--- START QUOTED PASSAGE ---

In the remainder of this section, we discuss previous psychophysical studies and computational models of contour grouping, and very recent attempts to characterize relevant statistics. In Sections 2-4, we develop the computational framework within which our study is conducted. In Sections 5 and 6, we report the methods and results for our study. Implications of these results are discussed in Sections 7 and 8.
1.1 Psychophysics of Contour Grouping
The early phenomenological demonstrations of the Gestalt psychologists led to the identification of distinct “principles” or cues to perceptual organization. There are several of these that apply to contour organization, including proximity, good continuation, and similarity (Wertheimer, 1923/1938; Koffka, 1935). Many of the Gestalt demonstrations showed that perceived organizations were determined by the cooperative or competitive interaction between these cues. However, these demonstrations are qualitative, and it has been noted that to predict perceived organizations in novel displays, quantitative models of the relative strength of these cues are required (Hochberg, 1974; Kubovy & Holcombe, 1998).
1.1.1 Proximity
The cue of proximity is perhaps the most fundamental of the Gestalt grouping laws (Kubovy & Holcombe, 1998), and early quantitative studies suggest that the human visual system is extremely sensitive to proximity cues. Uttal, Bunnel and Corwin (1970) found the detection of dotted lines in random dot fields to depend strongly on the density of dots along the line. Barlow (1978) found psychophysical efficiencies of up to 50% for the detection of dot density changes in two-dimensional random dot displays.
These two studies raise the question of whether the law of proximity in the grouping of local elements sampling a one-dimensional contour can be considered as simply a limiting case of the action of proximity in two-dimensional texture grouping (Zucker, Stevens, & Sander, 1983). The fact that Barlow (1978) found no evidence for greater efficiency in detecting regions of higher dot density when these regions were elongated supports this idea.1 On the other hand, more recent experiments by Elder and Zucker (1998a) demonstrate that the perceptual organization of fragmented figures is very sensitive to whether dots are placed on the boundary or in the interior of fragmented figures.
Oyama (1961) made what is probably the first attempt to quantify the law of proximity. Employing a regular rectangular dot lattice, he measured the proportion of time observers experienced vertical versus horizontal organizations as a function of the relative vertical and horizontal spacing. He found that the ratio of durations could be accurately modeled as a power law of the ratio of distances. The data also indicate a significant bias toward vertical organizations.
Kubovy and colleagues (Kubovy & Wagemans, 1995; Kubovy & Holcombe, 1998) have recently modified and elaborated this technique. Instead of a power law, they modeled their results using an exponential model of dot spacing, scaled by the minimum dot spacing present in the display.2 They found evidence that the strength of the proximity cue increases with increasing stimulus duration (from 100 msec to 200 msec). They also found evidence for scale invariance in their experiments: equal scaling of the horizontal and vertical separations had little effect on their results.

--- END QUOTED PASSAGE ---

> **WORK TO DO**
A: Reproduce the listing word for word, starting at the line containing "Noting what is" and continuing up to and including the listing's final line.
B: Write the next part of the passage on the psychophysics of contour grouping, picking up after its last sentence.

--- START GIVEN DATA ---

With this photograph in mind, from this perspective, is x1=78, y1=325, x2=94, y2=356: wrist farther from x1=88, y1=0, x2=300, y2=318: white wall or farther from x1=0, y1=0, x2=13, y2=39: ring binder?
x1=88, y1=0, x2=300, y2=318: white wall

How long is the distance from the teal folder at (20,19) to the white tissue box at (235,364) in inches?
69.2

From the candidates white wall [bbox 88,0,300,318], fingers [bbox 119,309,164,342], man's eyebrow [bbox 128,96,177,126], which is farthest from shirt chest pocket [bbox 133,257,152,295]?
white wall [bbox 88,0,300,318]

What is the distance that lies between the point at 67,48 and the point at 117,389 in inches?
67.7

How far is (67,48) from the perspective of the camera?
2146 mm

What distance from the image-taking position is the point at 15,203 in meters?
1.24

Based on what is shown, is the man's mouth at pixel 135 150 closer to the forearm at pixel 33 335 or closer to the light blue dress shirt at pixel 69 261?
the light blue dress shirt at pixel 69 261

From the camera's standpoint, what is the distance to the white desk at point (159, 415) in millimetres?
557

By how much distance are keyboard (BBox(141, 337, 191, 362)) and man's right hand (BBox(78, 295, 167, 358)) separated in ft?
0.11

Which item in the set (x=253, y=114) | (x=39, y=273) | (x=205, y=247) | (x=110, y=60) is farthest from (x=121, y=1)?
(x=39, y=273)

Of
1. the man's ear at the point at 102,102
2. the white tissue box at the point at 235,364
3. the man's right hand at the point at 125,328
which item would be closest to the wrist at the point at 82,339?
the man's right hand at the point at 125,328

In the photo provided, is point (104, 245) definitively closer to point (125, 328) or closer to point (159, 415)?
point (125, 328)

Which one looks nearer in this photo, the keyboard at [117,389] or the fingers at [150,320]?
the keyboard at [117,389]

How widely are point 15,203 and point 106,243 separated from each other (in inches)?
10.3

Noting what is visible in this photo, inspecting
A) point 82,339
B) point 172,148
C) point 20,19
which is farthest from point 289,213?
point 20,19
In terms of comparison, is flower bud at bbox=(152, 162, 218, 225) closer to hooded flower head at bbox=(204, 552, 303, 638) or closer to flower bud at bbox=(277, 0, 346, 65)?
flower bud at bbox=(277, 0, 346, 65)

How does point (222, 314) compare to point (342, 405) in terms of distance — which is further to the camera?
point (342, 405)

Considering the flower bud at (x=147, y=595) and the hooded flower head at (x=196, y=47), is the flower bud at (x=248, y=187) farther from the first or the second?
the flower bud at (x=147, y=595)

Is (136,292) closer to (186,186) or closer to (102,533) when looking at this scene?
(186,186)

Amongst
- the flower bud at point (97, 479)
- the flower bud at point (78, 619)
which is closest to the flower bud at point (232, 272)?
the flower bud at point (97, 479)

--- END GIVEN DATA ---

> **OUTPUTS BY TASK**
A:
Noting what is visible in this photo, inspecting
A) point 82,339
B) point 172,148
C) point 20,19
which is farthest from point 289,213?
point 20,19
In terms of comparison, is flower bud at bbox=(152, 162, 218, 225) closer to hooded flower head at bbox=(204, 552, 303, 638) or closer to flower bud at bbox=(277, 0, 346, 65)?
flower bud at bbox=(277, 0, 346, 65)

How does point (222, 314) compare to point (342, 405) in terms of distance — which is further to the camera?
point (342, 405)

Considering the flower bud at (x=147, y=595) and the hooded flower head at (x=196, y=47), is the flower bud at (x=248, y=187) farther from the first or the second?
the flower bud at (x=147, y=595)

Is (136,292) closer to (186,186) or closer to (102,533) when looking at this scene?
(186,186)

Amongst
- the flower bud at point (97, 479)
- the flower bud at point (78, 619)
which is closest to the flower bud at point (232, 272)?
the flower bud at point (97, 479)

B:
Based on a number of experiments, Zucker and Davis (1988) have proposed that the perceptual organization of dotted contours changes abruptly at a dot:space ratio of roughly 1:5. They found that contours sampled more densely than this generate a number of classical illusions that sparsely sampled contours fail to generate. However, no evidence for such a threshold is found in Kubovy’s scaling results.
Elder and Zucker (1994) conducted a series of visual search experiments in which the target and distractors were fragmented outline shapes. They found that the psychophysical effects of the fragmentation could be characterized by the article002.gif norm (sum of squares) of the gaps in the figures. This is consistent with a probabilistic model for contour grouping in which gaps are considered independent and the probability of grouping follows a half-Gaussian distribution. Elder and Zucker (1996a) later used this model in a computer vision algorithm for grouping closed contours in natural images. Gaussian distributions have also been used to model the proximity cue in the perception of clusters in two-dimensional random dot displays (Oeffelen & van Vos, 1982). Compton and Logan (1993) tested the Gaussian model for proximity against an exponential model, but could not statistically discriminate between them.
To summarize, the evidence suggests that proximity acts as a powerful, possibly scale-invariant cue for the perceptual organization of textures and contours. However, there is little agreement about the best quantitative description of the proximity cue: power law, exponential, and Gaussian models have been proposed and supported by various psychophysical data. An understanding of the statistics of the proximity cue for natural image contours might help toward focusing and eventually resolving this debate.
1.1.2 Good Continuation
Less is known about the quantitative nature of the Gestalt law of good continuation. Certainly we now have objective evidence for the action of this law. For example, Beck, Rosenfeld, and Ivry (1989) found longer reaction times for detection of a straight arrangement of elements in a random array when the line elements were laterally jittered. But the action of the good continuation cue in isolation from other cues has best been illustrated by the experiments of Field, Hayes, and Hess (1993). In these experiments, observers were asked to detect the presence of a curvilinear sequence of oriented elements in a random element field. Care was taken to equate the density of elements along and around the contour with the density in the whole display.3 Detection performance was found to decline for more wandering contours, and to rapidly descend to chance when the local elements themselves were jittered in their orientation relative to the path. These results suggest a powerful role for the cue of good continuation in the absence of a cue of proximity.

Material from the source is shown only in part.